**ACTIVITY**
What follows is a listing to transcribe exactly, leaving the pictures out.

**DATA RECORDS**
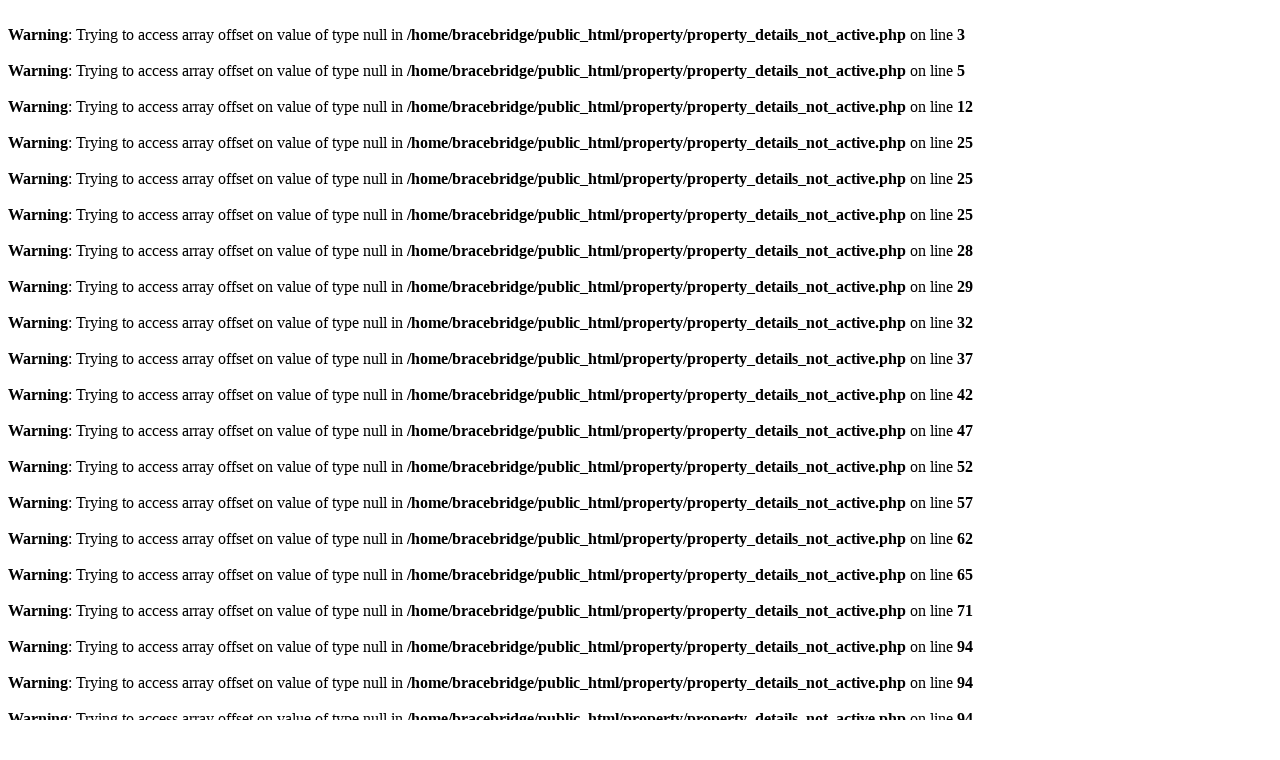

--- FILE ---
content_type: text/html; charset=UTF-8
request_url: https://bracebridgerealty.ca/property/?mls=25214122/360-MUSKOKA-BEACH-Road-Gravenhurst
body_size: 6722
content:
<br />
<b>Warning</b>:  Trying to access array offset on value of type null in <b>/home/bracebridge/public_html/property/property_details_not_active.php</b> on line <b>3</b><br />
<br />
<b>Warning</b>:  Trying to access array offset on value of type null in <b>/home/bracebridge/public_html/property/property_details_not_active.php</b> on line <b>5</b><br />
<br />
<b>Warning</b>:  Trying to access array offset on value of type null in <b>/home/bracebridge/public_html/property/property_details_not_active.php</b> on line <b>12</b><br />
<br />
<b>Warning</b>:  Trying to access array offset on value of type null in <b>/home/bracebridge/public_html/property/property_details_not_active.php</b> on line <b>25</b><br />
<br />
<b>Warning</b>:  Trying to access array offset on value of type null in <b>/home/bracebridge/public_html/property/property_details_not_active.php</b> on line <b>25</b><br />
<br />
<b>Warning</b>:  Trying to access array offset on value of type null in <b>/home/bracebridge/public_html/property/property_details_not_active.php</b> on line <b>25</b><br />
<br />
<b>Warning</b>:  Trying to access array offset on value of type null in <b>/home/bracebridge/public_html/property/property_details_not_active.php</b> on line <b>28</b><br />
<br />
<b>Warning</b>:  Trying to access array offset on value of type null in <b>/home/bracebridge/public_html/property/property_details_not_active.php</b> on line <b>29</b><br />
<br />
<b>Warning</b>:  Trying to access array offset on value of type null in <b>/home/bracebridge/public_html/property/property_details_not_active.php</b> on line <b>32</b><br />
<br />
<b>Warning</b>:  Trying to access array offset on value of type null in <b>/home/bracebridge/public_html/property/property_details_not_active.php</b> on line <b>37</b><br />
<br />
<b>Warning</b>:  Trying to access array offset on value of type null in <b>/home/bracebridge/public_html/property/property_details_not_active.php</b> on line <b>42</b><br />
<br />
<b>Warning</b>:  Trying to access array offset on value of type null in <b>/home/bracebridge/public_html/property/property_details_not_active.php</b> on line <b>47</b><br />
<br />
<b>Warning</b>:  Trying to access array offset on value of type null in <b>/home/bracebridge/public_html/property/property_details_not_active.php</b> on line <b>52</b><br />
<br />
<b>Warning</b>:  Trying to access array offset on value of type null in <b>/home/bracebridge/public_html/property/property_details_not_active.php</b> on line <b>57</b><br />
<br />
<b>Warning</b>:  Trying to access array offset on value of type null in <b>/home/bracebridge/public_html/property/property_details_not_active.php</b> on line <b>62</b><br />
<br />
<b>Warning</b>:  Trying to access array offset on value of type null in <b>/home/bracebridge/public_html/property/property_details_not_active.php</b> on line <b>65</b><br />
<br />
<b>Warning</b>:  Trying to access array offset on value of type null in <b>/home/bracebridge/public_html/property/property_details_not_active.php</b> on line <b>71</b><br />
<br />
<b>Warning</b>:  Trying to access array offset on value of type null in <b>/home/bracebridge/public_html/property/property_details_not_active.php</b> on line <b>94</b><br />
<br />
<b>Warning</b>:  Trying to access array offset on value of type null in <b>/home/bracebridge/public_html/property/property_details_not_active.php</b> on line <b>94</b><br />
<br />
<b>Warning</b>:  Trying to access array offset on value of type null in <b>/home/bracebridge/public_html/property/property_details_not_active.php</b> on line <b>94</b><br />
<br />
<b>Warning</b>:  Trying to access array offset on value of type null in <b>/home/bracebridge/public_html/property/property_details_not_active.php</b> on line <b>94</b><br />
<br />
<b>Warning</b>:  Trying to access array offset on value of type null in <b>/home/bracebridge/public_html/property/property_details_not_active.php</b> on line <b>109</b><br />
<br />
<b>Warning</b>:  Trying to access array offset on value of type null in <b>/home/bracebridge/public_html/property/property_details_not_active.php</b> on line <b>109</b><br />
<br />
<b>Warning</b>:  Trying to access array offset on value of type null in <b>/home/bracebridge/public_html/property/property_details_not_active.php</b> on line <b>109</b><br />
<br />
<b>Warning</b>:  Trying to access array offset on value of type null in <b>/home/bracebridge/public_html/property/property_details_not_active.php</b> on line <b>109</b><br />
<br />
<b>Warning</b>:  Trying to access array offset on value of type null in <b>/home/bracebridge/public_html/property/property_details_not_active.php</b> on line <b>109</b><br />
<br />
<b>Warning</b>:  Trying to access array offset on value of type null in <b>/home/bracebridge/public_html/property/property_details_not_active.php</b> on line <b>109</b><br />
<br />
<b>Warning</b>:  Trying to access array offset on value of type null in <b>/home/bracebridge/public_html/property/property_details_not_active.php</b> on line <b>114</b><br />
<br />
<b>Warning</b>:  Trying to access array offset on value of type null in <b>/home/bracebridge/public_html/property/property_details_not_active.php</b> on line <b>120</b><br />
<br />
<b>Warning</b>:  Trying to access array offset on value of type null in <b>/home/bracebridge/public_html/property/property_details_not_active.php</b> on line <b>120</b><br />
<br />
<b>Warning</b>:  Trying to access array offset on value of type null in <b>/home/bracebridge/public_html/property/property_details_not_active.php</b> on line <b>120</b><br />
<br />
<b>Warning</b>:  Trying to access array offset on value of type null in <b>/home/bracebridge/public_html/property/property_details_not_active.php</b> on line <b>120</b><br />
<br />
<b>Warning</b>:  Trying to access array offset on value of type null in <b>/home/bracebridge/public_html/property/property_details_not_active.php</b> on line <b>122</b><br />
<br />
<b>Warning</b>:  Trying to access array offset on value of type null in <b>/home/bracebridge/public_html/property/property_details_not_active.php</b> on line <b>123</b><br />
<br />
<b>Fatal error</b>:  Uncaught TypeError: mysqli_fetch_assoc(): Argument #1 ($result) must be of type mysqli_result, bool given in /home/bracebridge/public_html/property/property_details_not_active.php:127
Stack trace:
#0 /home/bracebridge/public_html/property/property_details_not_active.php(127): mysqli_fetch_assoc(false)
#1 /home/bracebridge/public_html/property/index.php(856): include('/home/bracebrid...')
#2 {main}
  thrown in <b>/home/bracebridge/public_html/property/property_details_not_active.php</b> on line <b>127</b><br />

**WRITTEN RESPONSE**
--- FILE ---
content_type: text/html; charset=UTF-8
request_url: https://bracebridgerealty.ca/property/?mls=25214122/360-MUSKOKA-BEACH-Road-Gravenhurst
body_size: 6722
content:
<br />
<b>Warning</b>:  Trying to access array offset on value of type null in <b>/home/bracebridge/public_html/property/property_details_not_active.php</b> on line <b>3</b><br />
<br />
<b>Warning</b>:  Trying to access array offset on value of type null in <b>/home/bracebridge/public_html/property/property_details_not_active.php</b> on line <b>5</b><br />
<br />
<b>Warning</b>:  Trying to access array offset on value of type null in <b>/home/bracebridge/public_html/property/property_details_not_active.php</b> on line <b>12</b><br />
<br />
<b>Warning</b>:  Trying to access array offset on value of type null in <b>/home/bracebridge/public_html/property/property_details_not_active.php</b> on line <b>25</b><br />
<br />
<b>Warning</b>:  Trying to access array offset on value of type null in <b>/home/bracebridge/public_html/property/property_details_not_active.php</b> on line <b>25</b><br />
<br />
<b>Warning</b>:  Trying to access array offset on value of type null in <b>/home/bracebridge/public_html/property/property_details_not_active.php</b> on line <b>25</b><br />
<br />
<b>Warning</b>:  Trying to access array offset on value of type null in <b>/home/bracebridge/public_html/property/property_details_not_active.php</b> on line <b>28</b><br />
<br />
<b>Warning</b>:  Trying to access array offset on value of type null in <b>/home/bracebridge/public_html/property/property_details_not_active.php</b> on line <b>29</b><br />
<br />
<b>Warning</b>:  Trying to access array offset on value of type null in <b>/home/bracebridge/public_html/property/property_details_not_active.php</b> on line <b>32</b><br />
<br />
<b>Warning</b>:  Trying to access array offset on value of type null in <b>/home/bracebridge/public_html/property/property_details_not_active.php</b> on line <b>37</b><br />
<br />
<b>Warning</b>:  Trying to access array offset on value of type null in <b>/home/bracebridge/public_html/property/property_details_not_active.php</b> on line <b>42</b><br />
<br />
<b>Warning</b>:  Trying to access array offset on value of type null in <b>/home/bracebridge/public_html/property/property_details_not_active.php</b> on line <b>47</b><br />
<br />
<b>Warning</b>:  Trying to access array offset on value of type null in <b>/home/bracebridge/public_html/property/property_details_not_active.php</b> on line <b>52</b><br />
<br />
<b>Warning</b>:  Trying to access array offset on value of type null in <b>/home/bracebridge/public_html/property/property_details_not_active.php</b> on line <b>57</b><br />
<br />
<b>Warning</b>:  Trying to access array offset on value of type null in <b>/home/bracebridge/public_html/property/property_details_not_active.php</b> on line <b>62</b><br />
<br />
<b>Warning</b>:  Trying to access array offset on value of type null in <b>/home/bracebridge/public_html/property/property_details_not_active.php</b> on line <b>65</b><br />
<br />
<b>Warning</b>:  Trying to access array offset on value of type null in <b>/home/bracebridge/public_html/property/property_details_not_active.php</b> on line <b>71</b><br />
<br />
<b>Warning</b>:  Trying to access array offset on value of type null in <b>/home/bracebridge/public_html/property/property_details_not_active.php</b> on line <b>94</b><br />
<br />
<b>Warning</b>:  Trying to access array offset on value of type null in <b>/home/bracebridge/public_html/property/property_details_not_active.php</b> on line <b>94</b><br />
<br />
<b>Warning</b>:  Trying to access array offset on value of type null in <b>/home/bracebridge/public_html/property/property_details_not_active.php</b> on line <b>94</b><br />
<br />
<b>Warning</b>:  Trying to access array offset on value of type null in <b>/home/bracebridge/public_html/property/property_details_not_active.php</b> on line <b>94</b><br />
<br />
<b>Warning</b>:  Trying to access array offset on value of type null in <b>/home/bracebridge/public_html/property/property_details_not_active.php</b> on line <b>109</b><br />
<br />
<b>Warning</b>:  Trying to access array offset on value of type null in <b>/home/bracebridge/public_html/property/property_details_not_active.php</b> on line <b>109</b><br />
<br />
<b>Warning</b>:  Trying to access array offset on value of type null in <b>/home/bracebridge/public_html/property/property_details_not_active.php</b> on line <b>109</b><br />
<br />
<b>Warning</b>:  Trying to access array offset on value of type null in <b>/home/bracebridge/public_html/property/property_details_not_active.php</b> on line <b>109</b><br />
<br />
<b>Warning</b>:  Trying to access array offset on value of type null in <b>/home/bracebridge/public_html/property/property_details_not_active.php</b> on line <b>109</b><br />
<br />
<b>Warning</b>:  Trying to access array offset on value of type null in <b>/home/bracebridge/public_html/property/property_details_not_active.php</b> on line <b>109</b><br />
<br />
<b>Warning</b>:  Trying to access array offset on value of type null in <b>/home/bracebridge/public_html/property/property_details_not_active.php</b> on line <b>114</b><br />
<br />
<b>Warning</b>:  Trying to access array offset on value of type null in <b>/home/bracebridge/public_html/property/property_details_not_active.php</b> on line <b>120</b><br />
<br />
<b>Warning</b>:  Trying to access array offset on value of type null in <b>/home/bracebridge/public_html/property/property_details_not_active.php</b> on line <b>120</b><br />
<br />
<b>Warning</b>:  Trying to access array offset on value of type null in <b>/home/bracebridge/public_html/property/property_details_not_active.php</b> on line <b>120</b><br />
<br />
<b>Warning</b>:  Trying to access array offset on value of type null in <b>/home/bracebridge/public_html/property/property_details_not_active.php</b> on line <b>120</b><br />
<br />
<b>Warning</b>:  Trying to access array offset on value of type null in <b>/home/bracebridge/public_html/property/property_details_not_active.php</b> on line <b>122</b><br />
<br />
<b>Warning</b>:  Trying to access array offset on value of type null in <b>/home/bracebridge/public_html/property/property_details_not_active.php</b> on line <b>123</b><br />
<br />
<b>Fatal error</b>:  Uncaught TypeError: mysqli_fetch_assoc(): Argument #1 ($result) must be of type mysqli_result, bool given in /home/bracebridge/public_html/property/property_details_not_active.php:127
Stack trace:
#0 /home/bracebridge/public_html/property/property_details_not_active.php(127): mysqli_fetch_assoc(false)
#1 /home/bracebridge/public_html/property/index.php(856): include('/home/bracebrid...')
#2 {main}
  thrown in <b>/home/bracebridge/public_html/property/property_details_not_active.php</b> on line <b>127</b><br />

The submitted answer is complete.